Tuesday, April 7th, 2009

February 2, 2007 Ed Cartoon

Officially, Western’s professors are expected to devote 40 per cent of their time to teaching and 40 per cent to research; some believe research takes precedence over teaching ability in spite of these numbers.

It’s understandable Western’s administration wants a research-intensive faculty, as research generates money and prestige for the school.

However, good teaching skills shouldn’t be overlooked. Enthusiastic and engaging professors not only inspire students to learn more but also create a positive buzz about the school.

Research often enhances professors’ classroom skills. Their expertise and enthusiasm for a subject motivates students and their cutting-edge research can add a fresh perspective to the curriculum.

Unfortunately, many professors put too much energy into research and too little into their lectures.
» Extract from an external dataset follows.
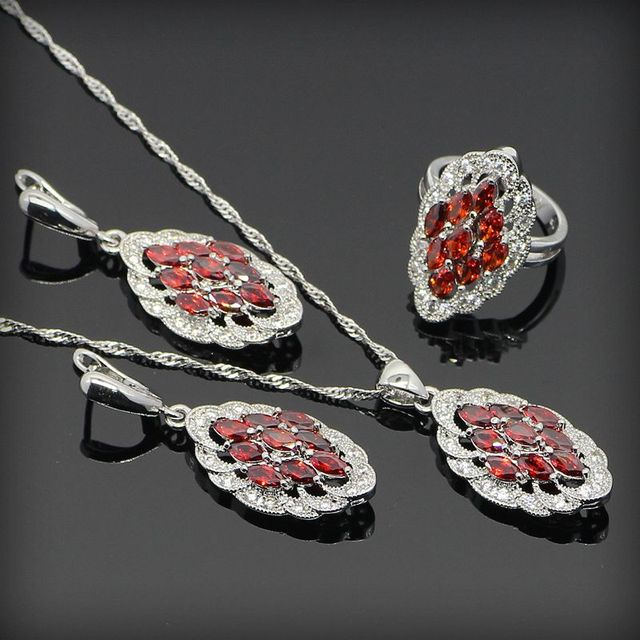 Red Garnet White Created Topaz 925 Sterling Silver Jewelry Sets For Women Rings/Earrings/Necklace/Pendant Free Jewelry Box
Many tenured professors are reluctant to teach first and second-year courses as they’d rather focus on their research or teach graduate students.

Even when experienced professors teach lower-level courses, their high expectations, lack of enthusiam or intellectual sophistication can confuse and frustrate students rather than inspire them.

Students pay lots of money to attend university and obtain a quality education; they want to be taught by the best of the best. One thing distinguishing Western from other schools and drawing students to it is its high-calibre faculty. It’s frustrating to discover many of these talented professors are too busy researching to teach properly, or at all.

Western’s part-time or limited-term faculty, who aren’t required to conduct research, are noticeably enthusiastic and dedicated to teaching.Though they may lack the accolades of tenured professors, the quality of education they offer students isn’t necessarily worse.

Having tenured professors teaching lower-level courses is ideal, but perhaps not realistic. After all, award-winning researchers can only teach beginners so much. Their expert knowledge can better benefit upper-level students looking to specialize in a subject.

These professors can challenge upper-year students to push new limits, while enthusiastic but less experienced professors can provide first-year students with a subject’s basic building blocks and inspire them to reach a higher level of learning.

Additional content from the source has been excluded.